# [Required work]
Update the items below, replacing "nearest" with "closest" and leaving every other word unchanged.

# [Supplied information]
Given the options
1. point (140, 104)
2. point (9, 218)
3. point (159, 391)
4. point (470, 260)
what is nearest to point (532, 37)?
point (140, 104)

# [Expected answer]
Given the options
1. point (140, 104)
2. point (9, 218)
3. point (159, 391)
4. point (470, 260)
what is closest to point (532, 37)?
point (140, 104)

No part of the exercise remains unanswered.